Хмуро молчал Мамонтов, ковыряя носком сапога землю.
Глухо кашлянул Сергей Колосков.
И только Венька вскинул свою рыжую голову и, чуть отвернувшись, выдавил из себя:
— Оно, конечно, не будь вы следователем…
— Стариков! — осадил его Грибов. — Не в клубе на танцах.
— А чего ж он?.. — огрызнулся Венька.
Верещагин посмотрел на парня и неожиданно рассмеялся — не часто ему приходилось сталкиваться с подобным.
— Извини, Вениамин, — миролюбиво сказал он. — Но давай вместе копать истину. И предполагать не самое лестное для Шелихова. Тем более, что это нелестное говорит само за себя. Согласен?
Венька хмуро посмотрел на Мамонтова, потом на Колоскова и отвернулся, как бы говоря этим: «Вы как хотите, а я — как знаю».
— Понятно, — сказал Верещагин. — А посему примем молчание как знак согласия. Ну а если все согласны, — вдруг жестко добавил он, то я опять задаю все тот же вопрос: «Почему, в силу каких обстоятельств, Шелихов не рассказывал о своей находке?»
— Получается, имел причину скрывать ее, — отозвался Грибов, отгоняя веткой особо нахальных комаров.
— Вот именно, — кивнул Верещагин. — А отсюда можно предположить, что Шелихов по каким-то приметам узнал хозяина этой землянки и неизвестно почему скрыл этот факт от вас. Согласны? — повернулся он к парашютистам.

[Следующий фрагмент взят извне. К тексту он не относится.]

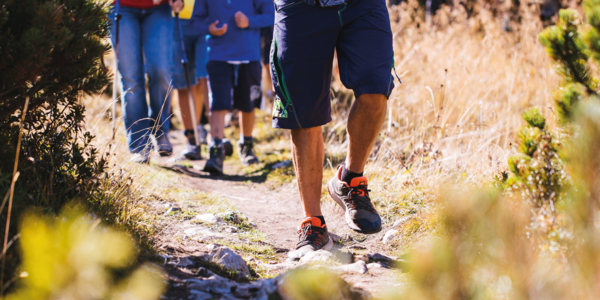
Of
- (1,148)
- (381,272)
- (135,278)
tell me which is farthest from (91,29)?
(381,272)

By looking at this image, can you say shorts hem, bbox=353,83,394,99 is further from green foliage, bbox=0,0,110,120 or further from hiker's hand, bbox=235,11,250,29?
hiker's hand, bbox=235,11,250,29

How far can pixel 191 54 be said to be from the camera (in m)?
5.75

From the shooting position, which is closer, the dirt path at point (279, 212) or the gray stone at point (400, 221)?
the dirt path at point (279, 212)

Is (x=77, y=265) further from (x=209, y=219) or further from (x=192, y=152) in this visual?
(x=192, y=152)

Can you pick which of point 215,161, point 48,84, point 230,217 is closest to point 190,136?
point 215,161

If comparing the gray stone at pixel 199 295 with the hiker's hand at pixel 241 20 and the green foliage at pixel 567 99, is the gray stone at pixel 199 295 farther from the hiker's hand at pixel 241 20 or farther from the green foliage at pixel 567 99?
the hiker's hand at pixel 241 20

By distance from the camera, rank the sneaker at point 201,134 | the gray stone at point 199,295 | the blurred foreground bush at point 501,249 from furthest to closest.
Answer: the sneaker at point 201,134 → the gray stone at point 199,295 → the blurred foreground bush at point 501,249

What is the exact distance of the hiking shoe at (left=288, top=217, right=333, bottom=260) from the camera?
2301mm

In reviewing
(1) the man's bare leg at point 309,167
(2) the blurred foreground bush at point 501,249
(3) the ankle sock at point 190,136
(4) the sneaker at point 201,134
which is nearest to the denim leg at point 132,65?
(3) the ankle sock at point 190,136

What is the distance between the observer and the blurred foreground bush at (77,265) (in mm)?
1356

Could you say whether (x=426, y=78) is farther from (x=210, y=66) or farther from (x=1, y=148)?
(x=1, y=148)

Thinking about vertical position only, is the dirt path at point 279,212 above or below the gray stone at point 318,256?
below

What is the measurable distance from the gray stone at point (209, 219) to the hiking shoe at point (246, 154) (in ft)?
6.80

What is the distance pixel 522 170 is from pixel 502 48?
431 centimetres
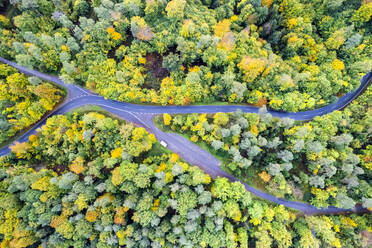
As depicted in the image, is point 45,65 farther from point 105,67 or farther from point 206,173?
point 206,173

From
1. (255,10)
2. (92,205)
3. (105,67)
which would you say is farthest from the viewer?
(255,10)

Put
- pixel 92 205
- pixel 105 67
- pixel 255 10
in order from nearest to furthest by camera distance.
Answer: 1. pixel 92 205
2. pixel 105 67
3. pixel 255 10

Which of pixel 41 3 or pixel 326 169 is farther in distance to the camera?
pixel 41 3

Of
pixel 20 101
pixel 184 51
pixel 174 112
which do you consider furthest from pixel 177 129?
pixel 20 101

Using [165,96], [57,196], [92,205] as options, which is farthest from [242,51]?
[57,196]

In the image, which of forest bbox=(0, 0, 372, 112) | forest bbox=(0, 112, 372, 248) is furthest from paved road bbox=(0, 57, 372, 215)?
forest bbox=(0, 112, 372, 248)

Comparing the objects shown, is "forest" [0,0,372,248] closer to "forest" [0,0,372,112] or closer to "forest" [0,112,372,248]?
"forest" [0,112,372,248]

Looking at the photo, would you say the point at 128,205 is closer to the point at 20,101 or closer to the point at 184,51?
the point at 184,51
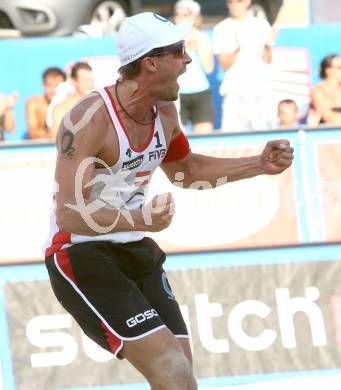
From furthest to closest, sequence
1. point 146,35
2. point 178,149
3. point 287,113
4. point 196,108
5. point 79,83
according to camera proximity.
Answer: point 287,113
point 196,108
point 79,83
point 178,149
point 146,35

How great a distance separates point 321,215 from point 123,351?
299 cm

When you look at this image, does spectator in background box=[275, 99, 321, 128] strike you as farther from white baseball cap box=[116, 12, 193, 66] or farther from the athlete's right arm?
the athlete's right arm

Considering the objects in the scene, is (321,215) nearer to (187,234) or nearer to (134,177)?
(187,234)

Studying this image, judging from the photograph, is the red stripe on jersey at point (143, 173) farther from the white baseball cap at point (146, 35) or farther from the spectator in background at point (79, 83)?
the spectator in background at point (79, 83)

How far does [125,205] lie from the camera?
441cm

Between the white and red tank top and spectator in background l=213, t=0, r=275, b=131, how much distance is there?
4.33m

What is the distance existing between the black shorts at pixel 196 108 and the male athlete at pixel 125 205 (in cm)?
411

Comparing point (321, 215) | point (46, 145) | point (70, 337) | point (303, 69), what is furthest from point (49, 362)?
point (303, 69)

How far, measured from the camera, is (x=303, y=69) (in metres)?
9.56

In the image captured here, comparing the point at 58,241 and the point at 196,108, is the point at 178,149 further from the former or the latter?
the point at 196,108

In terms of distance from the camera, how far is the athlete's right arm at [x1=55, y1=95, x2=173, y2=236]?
4090 mm

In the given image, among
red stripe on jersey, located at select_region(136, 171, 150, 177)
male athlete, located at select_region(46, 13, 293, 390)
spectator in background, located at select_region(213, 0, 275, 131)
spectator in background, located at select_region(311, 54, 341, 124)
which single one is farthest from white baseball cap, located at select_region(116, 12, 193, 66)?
spectator in background, located at select_region(311, 54, 341, 124)

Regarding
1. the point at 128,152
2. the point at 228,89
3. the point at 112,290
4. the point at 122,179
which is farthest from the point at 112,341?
the point at 228,89

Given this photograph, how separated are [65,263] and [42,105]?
447cm
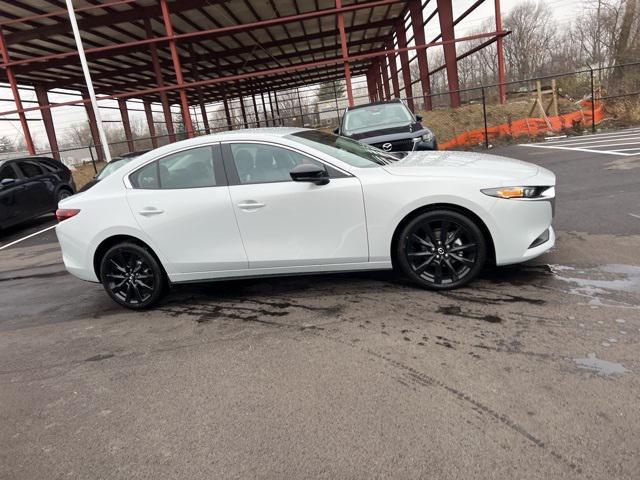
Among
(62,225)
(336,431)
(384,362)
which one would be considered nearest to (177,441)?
(336,431)

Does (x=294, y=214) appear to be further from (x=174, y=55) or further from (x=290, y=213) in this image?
(x=174, y=55)

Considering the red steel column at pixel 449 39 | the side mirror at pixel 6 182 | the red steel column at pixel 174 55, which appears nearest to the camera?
the side mirror at pixel 6 182

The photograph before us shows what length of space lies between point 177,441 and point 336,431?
88cm

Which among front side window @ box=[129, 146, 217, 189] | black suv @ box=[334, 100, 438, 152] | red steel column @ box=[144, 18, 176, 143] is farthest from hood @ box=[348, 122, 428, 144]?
red steel column @ box=[144, 18, 176, 143]

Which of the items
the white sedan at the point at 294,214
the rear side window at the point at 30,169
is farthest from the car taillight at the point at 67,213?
the rear side window at the point at 30,169

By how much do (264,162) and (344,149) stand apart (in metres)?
0.82

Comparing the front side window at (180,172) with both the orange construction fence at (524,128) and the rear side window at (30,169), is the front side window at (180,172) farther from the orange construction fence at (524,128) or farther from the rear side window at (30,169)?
the orange construction fence at (524,128)

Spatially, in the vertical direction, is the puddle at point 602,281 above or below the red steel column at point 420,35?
below

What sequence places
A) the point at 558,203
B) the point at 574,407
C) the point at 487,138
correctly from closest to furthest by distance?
the point at 574,407 < the point at 558,203 < the point at 487,138

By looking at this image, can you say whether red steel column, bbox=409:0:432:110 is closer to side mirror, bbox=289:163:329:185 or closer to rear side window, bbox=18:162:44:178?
rear side window, bbox=18:162:44:178

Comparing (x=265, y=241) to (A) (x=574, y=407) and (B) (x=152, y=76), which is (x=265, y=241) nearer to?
(A) (x=574, y=407)

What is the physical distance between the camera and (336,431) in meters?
2.47

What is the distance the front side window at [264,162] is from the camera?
163 inches

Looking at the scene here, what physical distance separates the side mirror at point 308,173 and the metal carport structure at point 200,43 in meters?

Те продолжали хмуро молчать.
— Ну, не совсем так, — подал голос Курьянов. — Я же вам говорил, что там, на пожаре, Артем сказал мне, будто позже сообщит причину загорания.
— Вот именно, позже, — повернулся к летнабу следователь. — Значит, он на что-то надеялся и до поры до времени хотел скрыть свою находку. Так?
— Выходит, что так, — кивнул в знак согласия летнаб.
Звенело комарье, где-то неподалеку бранилась сорока. Молчавший до этого Грибов прихлопнул ладонью успевшего присосаться к щеке комара, проговорил:
— Возможно, вы и правы, Петр Васильевич, однако я не упомню случая, чтобы браконьеры так вот зверски расправлялись даже с ненавистными им рыбинспекторами. Были, конечно, отдельные случаи, когда гибли люди. Но то обычно в драке. А чтобы так жестоко… Подкараулить, а потом еще и в затылок… Думаю, что здесь прямой связи не видится. Хотя эту версию мы отработаем в первую очередь.
— На том и порешим, — недовольный майором, летнабом, парашютистами, а главное — собой, буркнул Верещагин. — Срочно выявите особо злостных кедровских браконьеров, и главное — тех, кто отсутствовал дома за день-два до начала этого пожара.
— Трудное это дело, — покачал шарообразной головой Грибов. — Браконьер сейчас ушлый пошел. И если уж на серьезный промысел собрался, то он это дело так обставит, что не придерешься. Отпуска, сволочи, берут и будто бы к родным уезжают. Они же сейчас все грамотные…
Верещагин одолевал второй стакан чая, когда в дверь постучали, и тут же вошел Грибов.
— О! — удивился раннему визиту следователь. — К столу, Василий Петрович.
— Нет уж, увольте, — отмахнулся майор. — И так прет не по дням, а по часам. Так что я себе железное правило установил: первый завтрак в одиннадцать.
— Ну-ну, — усмехнулся Верещагин. — А последний ужин?
— А, — вяло махнул рукой Грибов, — как бог пошлет. Иной раз домой за полночь приходишь. Вот тебе и диета…
— А посему давайте к столу, — не отставал Верещагин. — А то негоже как-то: хозяин ест, а гость телевизор без звука смотрит.